◆ **Activity list**:
A – In the Lucha Underground article, reproduce word for word the part that opens with the words containing "Wrestling star Johnny" and closes with "El Rey Network)".
B – According to the Lucha Underground article, which network supplied the image of Johnny Mundo?
C – Summarize the Lucha Underground article in two sentences.

◆ **Excerpted passage**:
SXSW: Lucha Underground

Wrestling star Johnny Mundo on the gamechanging promotion

What goes up, comes down hard: Johnny Mundo of Lucha Underground comes to Austin for SXSW.
What goes up, comes down hard: Johnny Mundo of Lucha Underground comes to Austin for SXSW. (Image courtesy of El Rey Network)

Charismatic bad guy Johnny Mundo has wrestled all over the world, and he's heard the same story over and over again. "A lot of promotions always say they're going to do something completely different, like this is the revolution of wrestling." The difference with Lucha Underground is that they really may be changing the business.

◆ **Source material**:
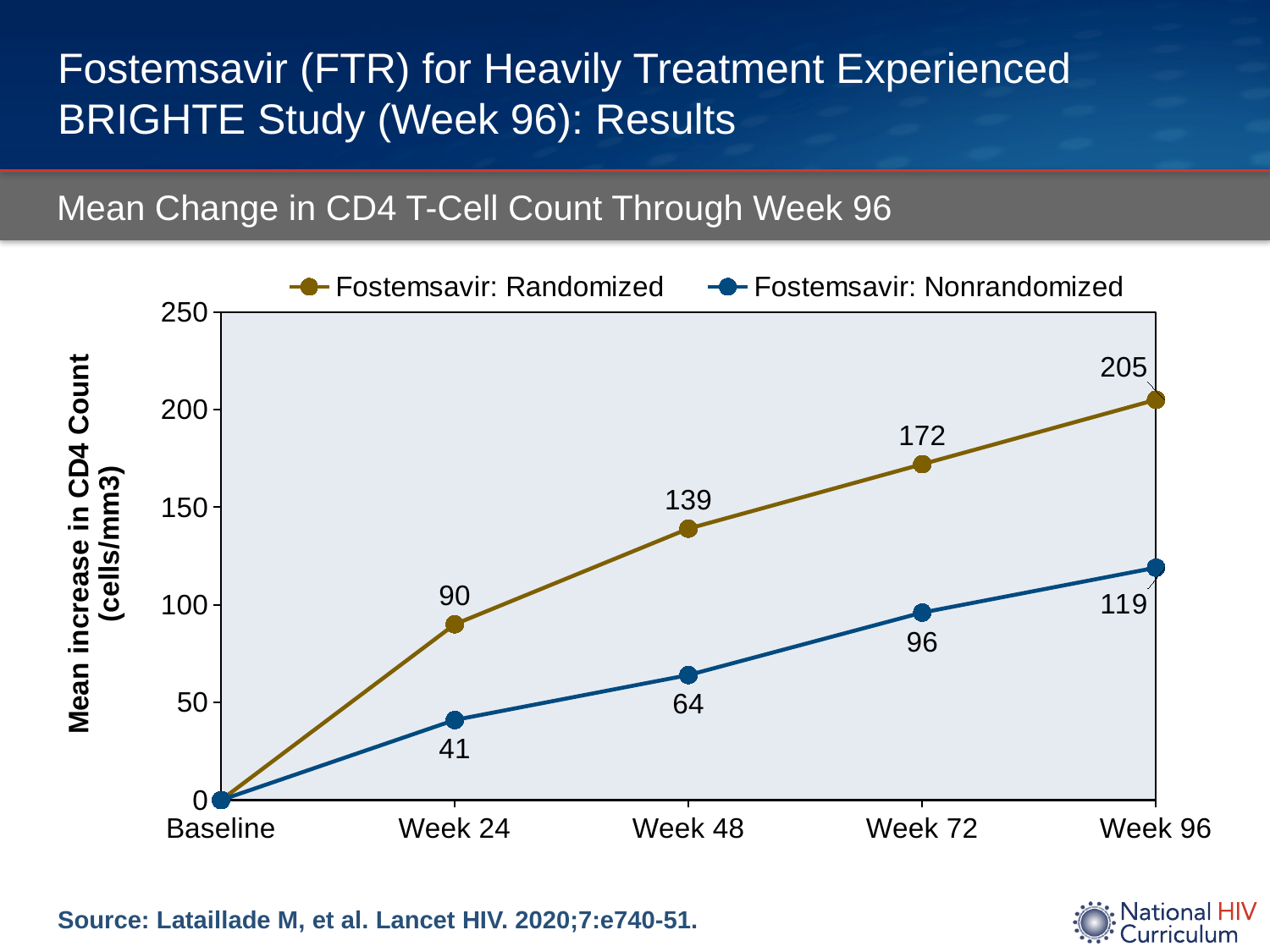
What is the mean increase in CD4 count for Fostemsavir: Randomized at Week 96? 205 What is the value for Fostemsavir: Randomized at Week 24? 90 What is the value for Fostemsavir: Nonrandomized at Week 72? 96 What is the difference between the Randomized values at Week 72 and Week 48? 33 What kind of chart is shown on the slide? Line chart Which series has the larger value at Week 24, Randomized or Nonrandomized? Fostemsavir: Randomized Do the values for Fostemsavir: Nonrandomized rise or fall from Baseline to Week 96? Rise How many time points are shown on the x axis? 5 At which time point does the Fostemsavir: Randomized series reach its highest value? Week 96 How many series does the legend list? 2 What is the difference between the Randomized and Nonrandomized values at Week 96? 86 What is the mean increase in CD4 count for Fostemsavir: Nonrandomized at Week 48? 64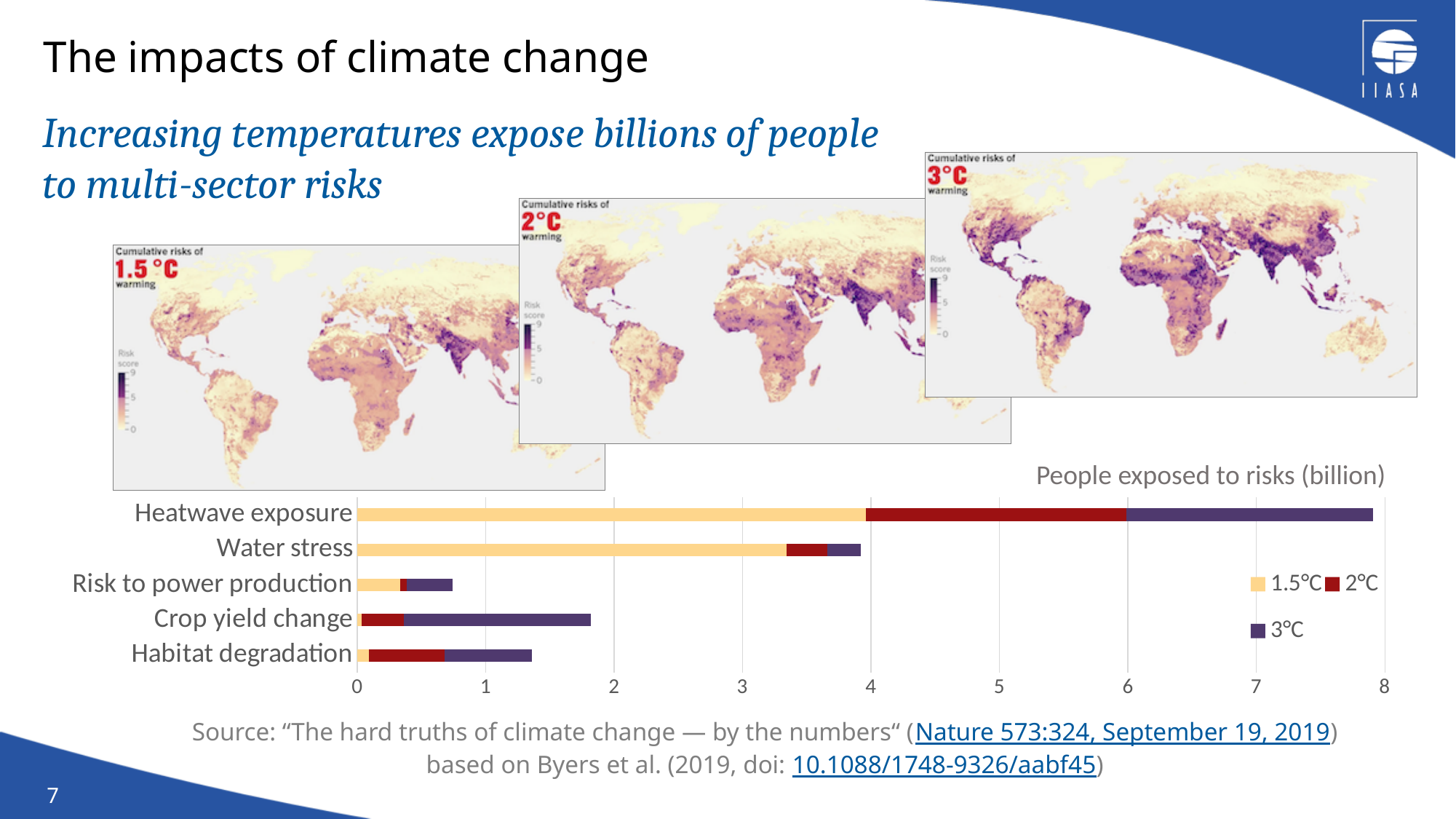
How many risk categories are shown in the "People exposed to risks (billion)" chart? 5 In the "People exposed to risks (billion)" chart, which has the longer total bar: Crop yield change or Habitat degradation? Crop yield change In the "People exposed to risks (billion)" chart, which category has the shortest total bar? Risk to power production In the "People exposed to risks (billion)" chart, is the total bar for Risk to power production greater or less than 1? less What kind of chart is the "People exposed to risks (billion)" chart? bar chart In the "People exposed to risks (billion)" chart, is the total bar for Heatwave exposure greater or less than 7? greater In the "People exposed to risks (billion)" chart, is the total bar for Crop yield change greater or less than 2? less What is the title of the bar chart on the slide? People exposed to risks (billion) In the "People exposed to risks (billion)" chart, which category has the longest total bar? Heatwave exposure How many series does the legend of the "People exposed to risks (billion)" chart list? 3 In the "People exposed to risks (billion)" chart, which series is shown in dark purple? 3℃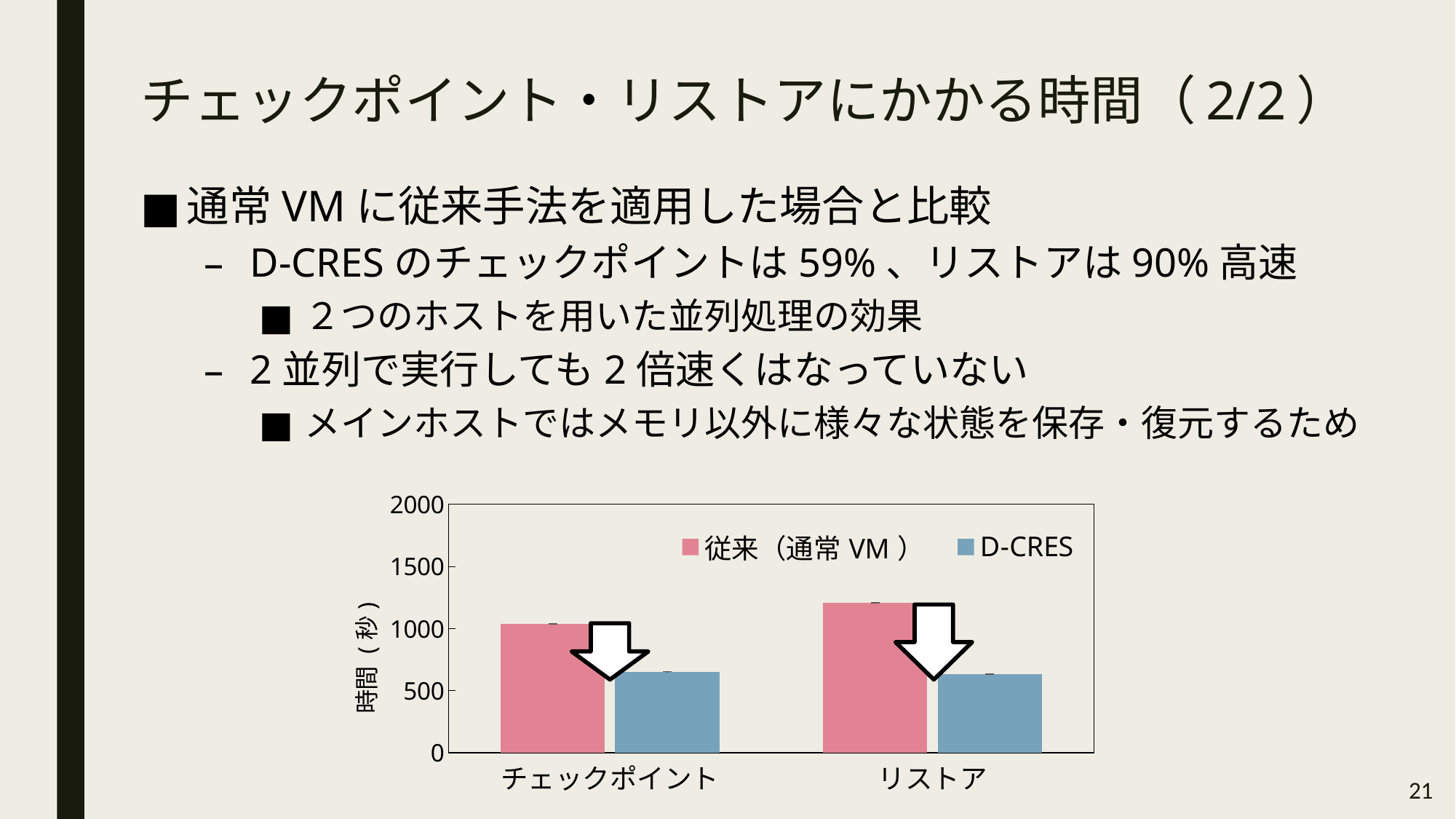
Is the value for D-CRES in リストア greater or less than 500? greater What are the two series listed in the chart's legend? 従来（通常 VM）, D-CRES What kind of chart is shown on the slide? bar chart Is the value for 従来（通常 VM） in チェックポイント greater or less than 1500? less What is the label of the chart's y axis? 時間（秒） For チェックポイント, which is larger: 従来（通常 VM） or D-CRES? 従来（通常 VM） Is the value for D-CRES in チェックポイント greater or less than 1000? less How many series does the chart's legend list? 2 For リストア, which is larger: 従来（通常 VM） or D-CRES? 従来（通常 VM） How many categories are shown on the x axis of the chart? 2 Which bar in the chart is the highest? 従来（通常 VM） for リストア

◆ **Solution list**:
A –
Wrestling star Johnny Mundo on the gamechanging promotion

What goes up, comes down hard: Johnny Mundo of Lucha Underground comes to Austin for SXSW.
What goes up, comes down hard: Johnny Mundo of Lucha Underground comes to Austin for SXSW. (Image courtesy of El Rey Network)

B – El Rey Network

C – Johnny Mundo, a wrestler with Lucha Underground, comes to Austin for SXSW. He has often heard promotions claim they will revolutionize wrestling, but Lucha Underground may really be changing the business.